The quicker you respond to a green pool the faster you will have clean, clear water again. Contact
us promptly if you still have any problems.
What makes the children's eyes turn red?
Check the pH and alkalinity of the water. Low pH or high pH can cause eye irritation. Adjust the alkalinity to the proper level (120ppm recommended level for a vinyl liner pool; 150ppm recommended for a concrete pool) and the pH (7.4 to 7.6). Most of the time the addition of alkalinity increaser (sodium bicarbonate) will buffer the pH back to the appropriate levels with no required addition of pH increaser.
Chloramines in the water also can cause skin and eye irritation. Chloramines (combined chlorine) are caused when chlorine bonds to ammonia from urine and perspiration. It is a common mistake to "smell high chlorine" and what you actually smell is the ammonia odor that chloramines release into the air. If you smell an odor to your water, then add chlorine (break-point chlorination) and this will correct the chloramines level and the odor goes away, as does the irritation.

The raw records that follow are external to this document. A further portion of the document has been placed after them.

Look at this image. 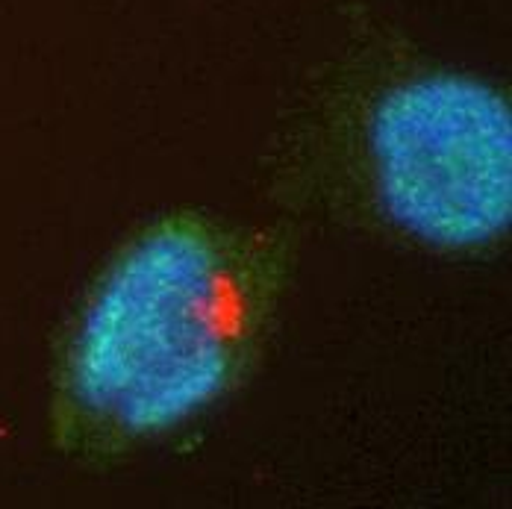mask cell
I'll return each mask as SVG.
<instances>
[{"mask_svg":"<svg viewBox=\"0 0 512 509\" xmlns=\"http://www.w3.org/2000/svg\"><path fill=\"white\" fill-rule=\"evenodd\" d=\"M262 309V268L239 236L165 218L89 295L62 365V404L106 439L162 436L239 383Z\"/></svg>","mask_w":512,"mask_h":509,"instance_id":"obj_1","label":"cell"},{"mask_svg":"<svg viewBox=\"0 0 512 509\" xmlns=\"http://www.w3.org/2000/svg\"><path fill=\"white\" fill-rule=\"evenodd\" d=\"M383 212L407 236L480 248L512 218V112L507 98L468 74L424 71L386 89L368 124Z\"/></svg>","mask_w":512,"mask_h":509,"instance_id":"obj_2","label":"cell"}]
</instances>
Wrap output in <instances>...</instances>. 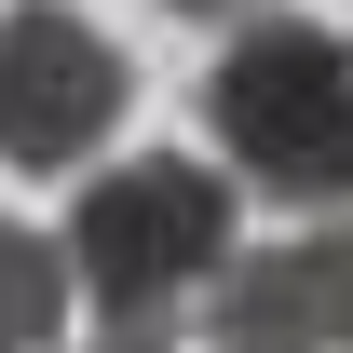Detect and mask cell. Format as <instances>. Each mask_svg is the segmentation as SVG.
<instances>
[{
	"instance_id": "cell-1",
	"label": "cell",
	"mask_w": 353,
	"mask_h": 353,
	"mask_svg": "<svg viewBox=\"0 0 353 353\" xmlns=\"http://www.w3.org/2000/svg\"><path fill=\"white\" fill-rule=\"evenodd\" d=\"M68 259H82V312L109 340H163L176 299H218L245 259V190L231 163H109L68 204Z\"/></svg>"
},
{
	"instance_id": "cell-2",
	"label": "cell",
	"mask_w": 353,
	"mask_h": 353,
	"mask_svg": "<svg viewBox=\"0 0 353 353\" xmlns=\"http://www.w3.org/2000/svg\"><path fill=\"white\" fill-rule=\"evenodd\" d=\"M204 136L231 176H259L312 218H353V28L312 14H245L204 68Z\"/></svg>"
},
{
	"instance_id": "cell-3",
	"label": "cell",
	"mask_w": 353,
	"mask_h": 353,
	"mask_svg": "<svg viewBox=\"0 0 353 353\" xmlns=\"http://www.w3.org/2000/svg\"><path fill=\"white\" fill-rule=\"evenodd\" d=\"M123 95H136L123 41L82 28L68 0H14L0 14V163H28V176L95 163L123 136Z\"/></svg>"
},
{
	"instance_id": "cell-4",
	"label": "cell",
	"mask_w": 353,
	"mask_h": 353,
	"mask_svg": "<svg viewBox=\"0 0 353 353\" xmlns=\"http://www.w3.org/2000/svg\"><path fill=\"white\" fill-rule=\"evenodd\" d=\"M204 353H353V218L231 259V285L204 299Z\"/></svg>"
},
{
	"instance_id": "cell-5",
	"label": "cell",
	"mask_w": 353,
	"mask_h": 353,
	"mask_svg": "<svg viewBox=\"0 0 353 353\" xmlns=\"http://www.w3.org/2000/svg\"><path fill=\"white\" fill-rule=\"evenodd\" d=\"M68 299H82V259H68V231L0 218V353H54Z\"/></svg>"
},
{
	"instance_id": "cell-6",
	"label": "cell",
	"mask_w": 353,
	"mask_h": 353,
	"mask_svg": "<svg viewBox=\"0 0 353 353\" xmlns=\"http://www.w3.org/2000/svg\"><path fill=\"white\" fill-rule=\"evenodd\" d=\"M163 14H245V0H163Z\"/></svg>"
},
{
	"instance_id": "cell-7",
	"label": "cell",
	"mask_w": 353,
	"mask_h": 353,
	"mask_svg": "<svg viewBox=\"0 0 353 353\" xmlns=\"http://www.w3.org/2000/svg\"><path fill=\"white\" fill-rule=\"evenodd\" d=\"M95 353H163V340H95Z\"/></svg>"
}]
</instances>
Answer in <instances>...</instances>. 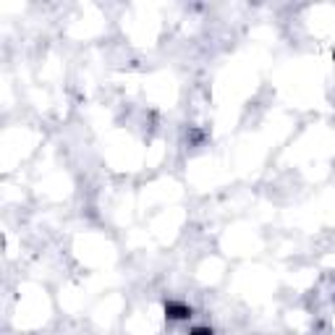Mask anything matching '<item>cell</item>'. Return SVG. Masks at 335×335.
Returning a JSON list of instances; mask_svg holds the SVG:
<instances>
[{"label": "cell", "instance_id": "6da1fadb", "mask_svg": "<svg viewBox=\"0 0 335 335\" xmlns=\"http://www.w3.org/2000/svg\"><path fill=\"white\" fill-rule=\"evenodd\" d=\"M191 335H212V330H194Z\"/></svg>", "mask_w": 335, "mask_h": 335}]
</instances>
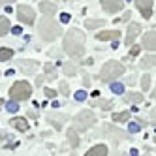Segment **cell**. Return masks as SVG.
<instances>
[{"instance_id":"6da1fadb","label":"cell","mask_w":156,"mask_h":156,"mask_svg":"<svg viewBox=\"0 0 156 156\" xmlns=\"http://www.w3.org/2000/svg\"><path fill=\"white\" fill-rule=\"evenodd\" d=\"M64 51L72 58H81L85 53V34L79 28H70L64 36Z\"/></svg>"},{"instance_id":"7a4b0ae2","label":"cell","mask_w":156,"mask_h":156,"mask_svg":"<svg viewBox=\"0 0 156 156\" xmlns=\"http://www.w3.org/2000/svg\"><path fill=\"white\" fill-rule=\"evenodd\" d=\"M38 30H40V36L45 40V41H53V40H57V38L62 34L60 27H58V25L51 19V15H45V17L40 21Z\"/></svg>"},{"instance_id":"3957f363","label":"cell","mask_w":156,"mask_h":156,"mask_svg":"<svg viewBox=\"0 0 156 156\" xmlns=\"http://www.w3.org/2000/svg\"><path fill=\"white\" fill-rule=\"evenodd\" d=\"M122 73H124V66H122L120 62H117V60H109L102 68L100 79H102L104 83H111V81H115L117 77H120Z\"/></svg>"},{"instance_id":"277c9868","label":"cell","mask_w":156,"mask_h":156,"mask_svg":"<svg viewBox=\"0 0 156 156\" xmlns=\"http://www.w3.org/2000/svg\"><path fill=\"white\" fill-rule=\"evenodd\" d=\"M30 94H32V87H30V83H27V81H17V83L12 87V90H9V96H12V100H15V102L28 100Z\"/></svg>"},{"instance_id":"5b68a950","label":"cell","mask_w":156,"mask_h":156,"mask_svg":"<svg viewBox=\"0 0 156 156\" xmlns=\"http://www.w3.org/2000/svg\"><path fill=\"white\" fill-rule=\"evenodd\" d=\"M94 122H96V115L92 113V111L85 109V111H81V113H77V117H75V130L85 132V130L90 128Z\"/></svg>"},{"instance_id":"8992f818","label":"cell","mask_w":156,"mask_h":156,"mask_svg":"<svg viewBox=\"0 0 156 156\" xmlns=\"http://www.w3.org/2000/svg\"><path fill=\"white\" fill-rule=\"evenodd\" d=\"M17 19L25 25H34V9L25 4L17 6Z\"/></svg>"},{"instance_id":"52a82bcc","label":"cell","mask_w":156,"mask_h":156,"mask_svg":"<svg viewBox=\"0 0 156 156\" xmlns=\"http://www.w3.org/2000/svg\"><path fill=\"white\" fill-rule=\"evenodd\" d=\"M136 4L139 8V12L145 19H149L152 15V8H154V2L152 0H136Z\"/></svg>"},{"instance_id":"ba28073f","label":"cell","mask_w":156,"mask_h":156,"mask_svg":"<svg viewBox=\"0 0 156 156\" xmlns=\"http://www.w3.org/2000/svg\"><path fill=\"white\" fill-rule=\"evenodd\" d=\"M122 0H102V6H104V9L107 13H117V12H120L122 9Z\"/></svg>"},{"instance_id":"9c48e42d","label":"cell","mask_w":156,"mask_h":156,"mask_svg":"<svg viewBox=\"0 0 156 156\" xmlns=\"http://www.w3.org/2000/svg\"><path fill=\"white\" fill-rule=\"evenodd\" d=\"M141 32V27L137 25V23H132L130 27H128V34H126V38H124V43L126 45H132L133 43V40H136V36Z\"/></svg>"},{"instance_id":"30bf717a","label":"cell","mask_w":156,"mask_h":156,"mask_svg":"<svg viewBox=\"0 0 156 156\" xmlns=\"http://www.w3.org/2000/svg\"><path fill=\"white\" fill-rule=\"evenodd\" d=\"M98 40L102 41H113V40H119L120 38V32L119 30H107V32H98Z\"/></svg>"},{"instance_id":"8fae6325","label":"cell","mask_w":156,"mask_h":156,"mask_svg":"<svg viewBox=\"0 0 156 156\" xmlns=\"http://www.w3.org/2000/svg\"><path fill=\"white\" fill-rule=\"evenodd\" d=\"M143 47L147 51H152L154 53V32H147V34L143 36Z\"/></svg>"},{"instance_id":"7c38bea8","label":"cell","mask_w":156,"mask_h":156,"mask_svg":"<svg viewBox=\"0 0 156 156\" xmlns=\"http://www.w3.org/2000/svg\"><path fill=\"white\" fill-rule=\"evenodd\" d=\"M12 124H13V128H17L19 132H27V130H28V122H27V119H23V117L13 119Z\"/></svg>"},{"instance_id":"4fadbf2b","label":"cell","mask_w":156,"mask_h":156,"mask_svg":"<svg viewBox=\"0 0 156 156\" xmlns=\"http://www.w3.org/2000/svg\"><path fill=\"white\" fill-rule=\"evenodd\" d=\"M107 154V147L105 145H96V147H92L90 151L87 152V156H105Z\"/></svg>"},{"instance_id":"5bb4252c","label":"cell","mask_w":156,"mask_h":156,"mask_svg":"<svg viewBox=\"0 0 156 156\" xmlns=\"http://www.w3.org/2000/svg\"><path fill=\"white\" fill-rule=\"evenodd\" d=\"M40 9L45 15H55V13H57V6H55L53 2H41L40 4Z\"/></svg>"},{"instance_id":"9a60e30c","label":"cell","mask_w":156,"mask_h":156,"mask_svg":"<svg viewBox=\"0 0 156 156\" xmlns=\"http://www.w3.org/2000/svg\"><path fill=\"white\" fill-rule=\"evenodd\" d=\"M124 100H126V102H130V104H141L143 102V94L141 92H128L126 96H124Z\"/></svg>"},{"instance_id":"2e32d148","label":"cell","mask_w":156,"mask_h":156,"mask_svg":"<svg viewBox=\"0 0 156 156\" xmlns=\"http://www.w3.org/2000/svg\"><path fill=\"white\" fill-rule=\"evenodd\" d=\"M19 66H21V70L27 72V73H30V72L36 70V62H34V60H21Z\"/></svg>"},{"instance_id":"e0dca14e","label":"cell","mask_w":156,"mask_h":156,"mask_svg":"<svg viewBox=\"0 0 156 156\" xmlns=\"http://www.w3.org/2000/svg\"><path fill=\"white\" fill-rule=\"evenodd\" d=\"M85 27H87L88 30H94V28L104 27V21H102V19H87V21H85Z\"/></svg>"},{"instance_id":"ac0fdd59","label":"cell","mask_w":156,"mask_h":156,"mask_svg":"<svg viewBox=\"0 0 156 156\" xmlns=\"http://www.w3.org/2000/svg\"><path fill=\"white\" fill-rule=\"evenodd\" d=\"M8 32H9V21H8V17H0V38L6 36Z\"/></svg>"},{"instance_id":"d6986e66","label":"cell","mask_w":156,"mask_h":156,"mask_svg":"<svg viewBox=\"0 0 156 156\" xmlns=\"http://www.w3.org/2000/svg\"><path fill=\"white\" fill-rule=\"evenodd\" d=\"M13 57V49H9V47H2L0 49V62H6Z\"/></svg>"},{"instance_id":"ffe728a7","label":"cell","mask_w":156,"mask_h":156,"mask_svg":"<svg viewBox=\"0 0 156 156\" xmlns=\"http://www.w3.org/2000/svg\"><path fill=\"white\" fill-rule=\"evenodd\" d=\"M115 122H128L130 120V111H122V113H115L113 115Z\"/></svg>"},{"instance_id":"44dd1931","label":"cell","mask_w":156,"mask_h":156,"mask_svg":"<svg viewBox=\"0 0 156 156\" xmlns=\"http://www.w3.org/2000/svg\"><path fill=\"white\" fill-rule=\"evenodd\" d=\"M62 72L66 73V75H75V66L72 64V62H62Z\"/></svg>"},{"instance_id":"7402d4cb","label":"cell","mask_w":156,"mask_h":156,"mask_svg":"<svg viewBox=\"0 0 156 156\" xmlns=\"http://www.w3.org/2000/svg\"><path fill=\"white\" fill-rule=\"evenodd\" d=\"M68 137H70V145H72V147H77V145H79V137H77V133H75V128L68 130Z\"/></svg>"},{"instance_id":"603a6c76","label":"cell","mask_w":156,"mask_h":156,"mask_svg":"<svg viewBox=\"0 0 156 156\" xmlns=\"http://www.w3.org/2000/svg\"><path fill=\"white\" fill-rule=\"evenodd\" d=\"M141 68H145V70L154 68V55H152V57H145V58L141 60Z\"/></svg>"},{"instance_id":"cb8c5ba5","label":"cell","mask_w":156,"mask_h":156,"mask_svg":"<svg viewBox=\"0 0 156 156\" xmlns=\"http://www.w3.org/2000/svg\"><path fill=\"white\" fill-rule=\"evenodd\" d=\"M92 105L94 107H100V109H111V107H113V104L107 102V100H98V102H94Z\"/></svg>"},{"instance_id":"d4e9b609","label":"cell","mask_w":156,"mask_h":156,"mask_svg":"<svg viewBox=\"0 0 156 156\" xmlns=\"http://www.w3.org/2000/svg\"><path fill=\"white\" fill-rule=\"evenodd\" d=\"M111 92L122 94V92H124V85H122V83H113V81H111Z\"/></svg>"},{"instance_id":"484cf974","label":"cell","mask_w":156,"mask_h":156,"mask_svg":"<svg viewBox=\"0 0 156 156\" xmlns=\"http://www.w3.org/2000/svg\"><path fill=\"white\" fill-rule=\"evenodd\" d=\"M149 85H151V77L145 75L143 79H141V88H143V90H149Z\"/></svg>"},{"instance_id":"4316f807","label":"cell","mask_w":156,"mask_h":156,"mask_svg":"<svg viewBox=\"0 0 156 156\" xmlns=\"http://www.w3.org/2000/svg\"><path fill=\"white\" fill-rule=\"evenodd\" d=\"M60 92H62V96H68L70 94V88H68V83H64V81H60Z\"/></svg>"},{"instance_id":"83f0119b","label":"cell","mask_w":156,"mask_h":156,"mask_svg":"<svg viewBox=\"0 0 156 156\" xmlns=\"http://www.w3.org/2000/svg\"><path fill=\"white\" fill-rule=\"evenodd\" d=\"M6 109L9 111V113H15V111L19 109V105H17V102H15V100H13V102H9V104L6 105Z\"/></svg>"},{"instance_id":"f1b7e54d","label":"cell","mask_w":156,"mask_h":156,"mask_svg":"<svg viewBox=\"0 0 156 156\" xmlns=\"http://www.w3.org/2000/svg\"><path fill=\"white\" fill-rule=\"evenodd\" d=\"M75 100H77V102H85V100H87V92L77 90V92H75Z\"/></svg>"},{"instance_id":"f546056e","label":"cell","mask_w":156,"mask_h":156,"mask_svg":"<svg viewBox=\"0 0 156 156\" xmlns=\"http://www.w3.org/2000/svg\"><path fill=\"white\" fill-rule=\"evenodd\" d=\"M128 130H130L132 133H137V132L141 130V124H136V122H130V126H128Z\"/></svg>"},{"instance_id":"4dcf8cb0","label":"cell","mask_w":156,"mask_h":156,"mask_svg":"<svg viewBox=\"0 0 156 156\" xmlns=\"http://www.w3.org/2000/svg\"><path fill=\"white\" fill-rule=\"evenodd\" d=\"M43 94H45L47 98H55V96H57V92H55L53 88H45V92H43Z\"/></svg>"},{"instance_id":"1f68e13d","label":"cell","mask_w":156,"mask_h":156,"mask_svg":"<svg viewBox=\"0 0 156 156\" xmlns=\"http://www.w3.org/2000/svg\"><path fill=\"white\" fill-rule=\"evenodd\" d=\"M139 49H141V47H137V45H133V47H132V51H130V57H137V53H139Z\"/></svg>"},{"instance_id":"d6a6232c","label":"cell","mask_w":156,"mask_h":156,"mask_svg":"<svg viewBox=\"0 0 156 156\" xmlns=\"http://www.w3.org/2000/svg\"><path fill=\"white\" fill-rule=\"evenodd\" d=\"M70 19H72L70 13H62V15H60V21H62V23H70Z\"/></svg>"},{"instance_id":"836d02e7","label":"cell","mask_w":156,"mask_h":156,"mask_svg":"<svg viewBox=\"0 0 156 156\" xmlns=\"http://www.w3.org/2000/svg\"><path fill=\"white\" fill-rule=\"evenodd\" d=\"M12 32H13V34H15V36H19V34H21V32H23V28H21V27H13V30H12Z\"/></svg>"},{"instance_id":"e575fe53","label":"cell","mask_w":156,"mask_h":156,"mask_svg":"<svg viewBox=\"0 0 156 156\" xmlns=\"http://www.w3.org/2000/svg\"><path fill=\"white\" fill-rule=\"evenodd\" d=\"M130 17H132V13H130V12H126V13H124V15H122V21H128V19H130Z\"/></svg>"},{"instance_id":"d590c367","label":"cell","mask_w":156,"mask_h":156,"mask_svg":"<svg viewBox=\"0 0 156 156\" xmlns=\"http://www.w3.org/2000/svg\"><path fill=\"white\" fill-rule=\"evenodd\" d=\"M9 2H15V0H0V6H2V4H9Z\"/></svg>"},{"instance_id":"8d00e7d4","label":"cell","mask_w":156,"mask_h":156,"mask_svg":"<svg viewBox=\"0 0 156 156\" xmlns=\"http://www.w3.org/2000/svg\"><path fill=\"white\" fill-rule=\"evenodd\" d=\"M2 105H4V100H2V98H0V109H2Z\"/></svg>"}]
</instances>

Follow the directions on the label for break-point chlorination. Follow the directions on the label for the correct amount of sodium bicarbonate for alkalinity and pH adjustment.
What are some other common things to watch out for?
Sometimes if the water becomes corrosive (low pH), the corrosive water will corrode the metal parts on the light niche and water from the pool will leak out the back of the light niche. You will not see water standing on the ground around a pool that is leaking unless it's in a plumbing line that is close to the surface of the ground. Our pool technicians can help with other checks for a pool leak, but it is better left to a professional at this point. *Never let the water level get below the water table in your area. Check with our pool technicians before allowing the water level in any pool to just continue to go down.
How to clean yellow stains on pool steps?
Use a product called Pool Stain Treat® and all you have to do is turn the pool pump off and then sprinkle the product so that it settles on the pool steps. The yellow stains will disappear like magic and the steps will be sparkling white just like new.